-- ACTION ITEM --
Give back every record exactly as written.

━━━━━━

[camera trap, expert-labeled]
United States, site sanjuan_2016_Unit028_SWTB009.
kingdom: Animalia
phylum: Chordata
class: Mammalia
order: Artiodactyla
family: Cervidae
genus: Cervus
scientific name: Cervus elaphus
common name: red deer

━━━━━━

-- TASK RESULT --
[camera trap, expert-labeled]
United States, site sanjuan_2016_Unit028_SWTB009.
kingdom: Animalia
phylum: Chordata
class: Mammalia
order: Artiodactyla
family: Cervidae
genus: Cervus
scientific name: Cervus elaphus
common name: red deer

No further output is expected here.